Here we compared the response to the third dose of the mRNA COVID-19 vaccine in the following groups (1) people with WM on continuous BTKi therapy (2) those that underwent a supervised BTKi treatment interruption13 and (3) patients with untreated WM. For the first time, we investigated the antigen-specific B cell and T cell responses in people with WM on BTKi continuous and interrupted treatment. We further investigated the transcriptome dynamics within these cohorts post third COVID-19 vaccine dose using single-cell RNA sequencing. We aimed to determine if there was a compensatory enhancement of antigen-specific T cell responses, given the absence of B cells, in BTKi-treated patients receiving 3rd dose of COVID-19 vaccines, using a single cell transcriptomic approach.

Methods

Participants and sample collection

Peripheral blood mononuclear cells (PBMCs) were isolated and cryopreserved within 2 weeks of a 3rd dose of mRNA COVID-19 (Moderna Spikevax/BNT162b2) vaccine (see Supplementary Fig. 1). Our groups of participants were: (1) Healthy volunteers (N = 10) (2) Patients with WM (N = 9) on continuous BTKi treatment; (3) Patients with WM who underwent a BTKi treatment pause prior to the third vaccine dose (N = 9); (4) Treatment naïve patients with WM (N = 5); (5) The Group 3 participants who underwent BTKi treatment pause self-interrupted their BTKi therapy for 3–4 days prior to the third vaccine dose and resumed therapy at a median of 24 days (range 18–31 days) after the third dose (D3) of the vaccine, depending on their willingness and tolerance for treatment interruption. These patients were closely monitored by specialist physicians in weekly clinical reviews.
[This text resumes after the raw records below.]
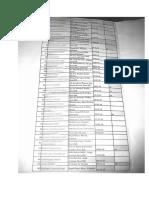 La liste des «meter readers» recrutés par le CEB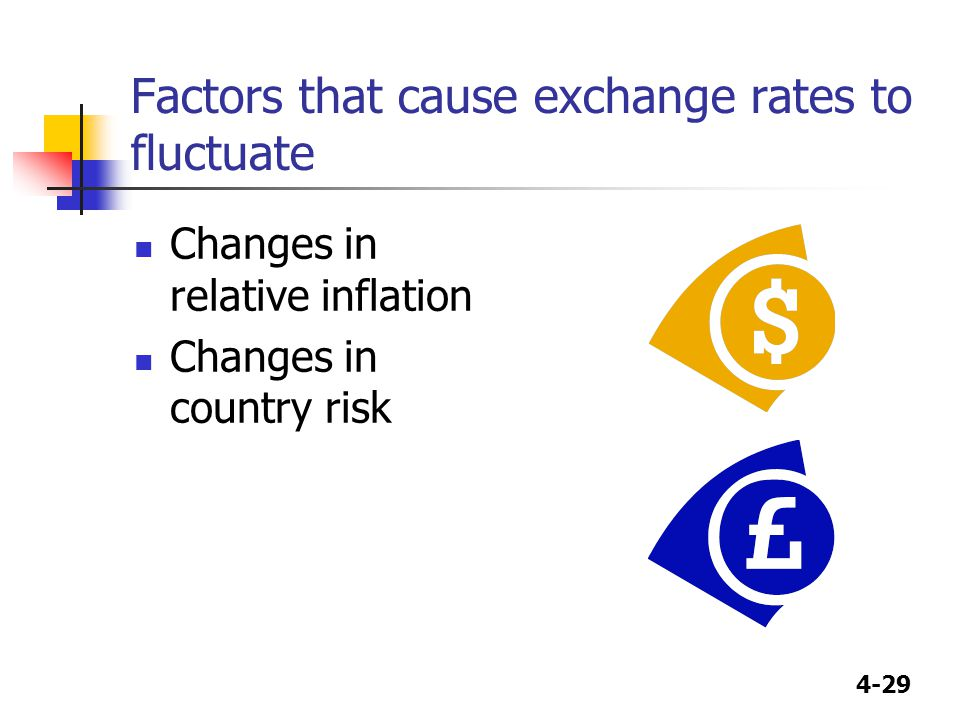Factors that cause exchange rates to fluctuate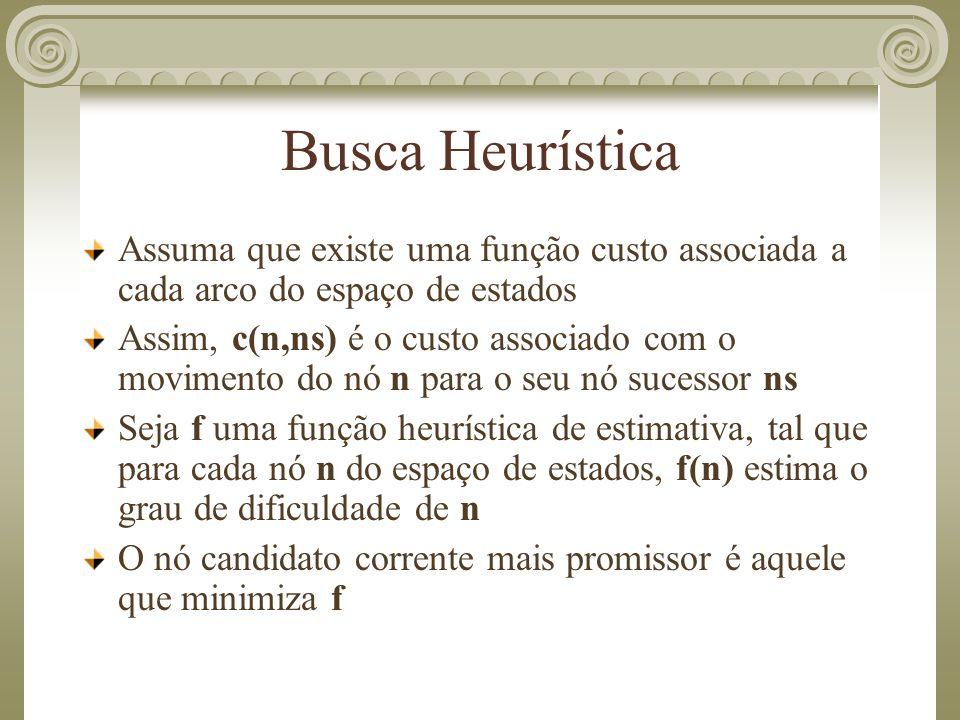 Busca Heurística Assuma que existe uma função custo associada a cada arco do espaço de estados Assim, c(n,ns) é o custo associado com o movimento do n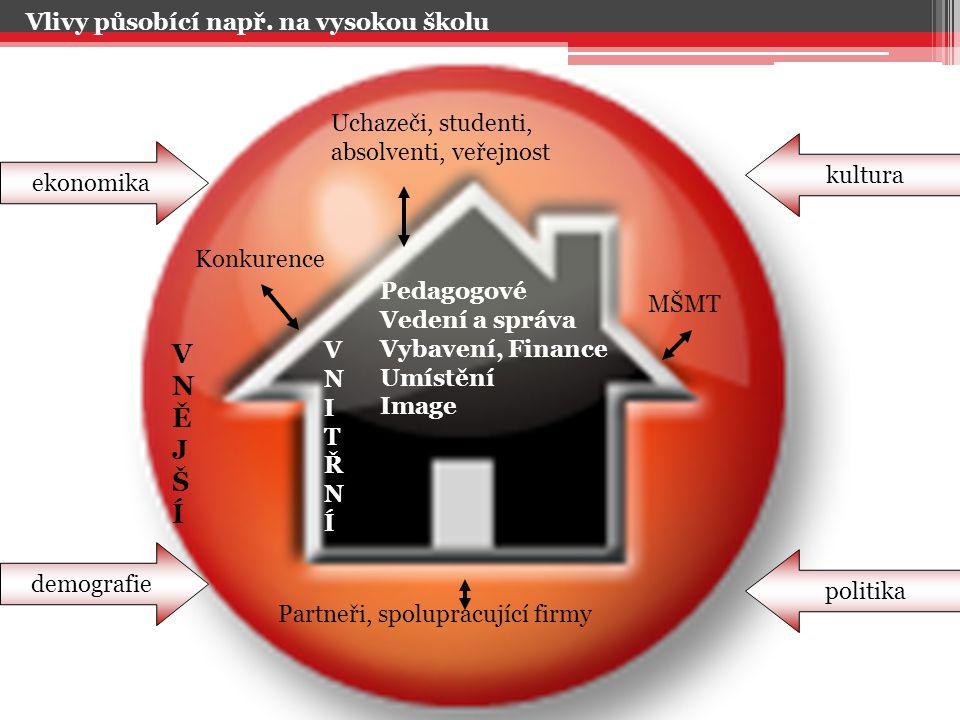 Pedagogové Vedení a správa Vybavení, Finance Umístění Image Konkurence Uchazeči, studenti, absolventi, veřejnost MŠMT Partneři, spolupracující firmy V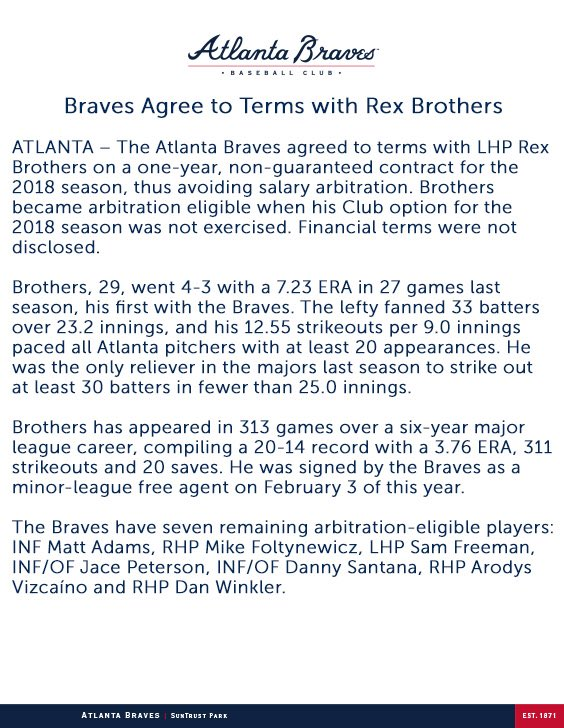 #Braves Agree to Terms with Rex Brothers: https://t.co/pPzSlflOFX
This study has the appropriate approval from the ethics committee, Sydney Local Health District Human Research Ethics (2021/ETH00840 and 2021/ETH00180) for experiments.

Informed consent was obtained from all the subjects and/or their legal guidance. Patient characteristics are provided in Supplementary Table 1. All the methods were carried out in accordance with relevant guidelines and regulations.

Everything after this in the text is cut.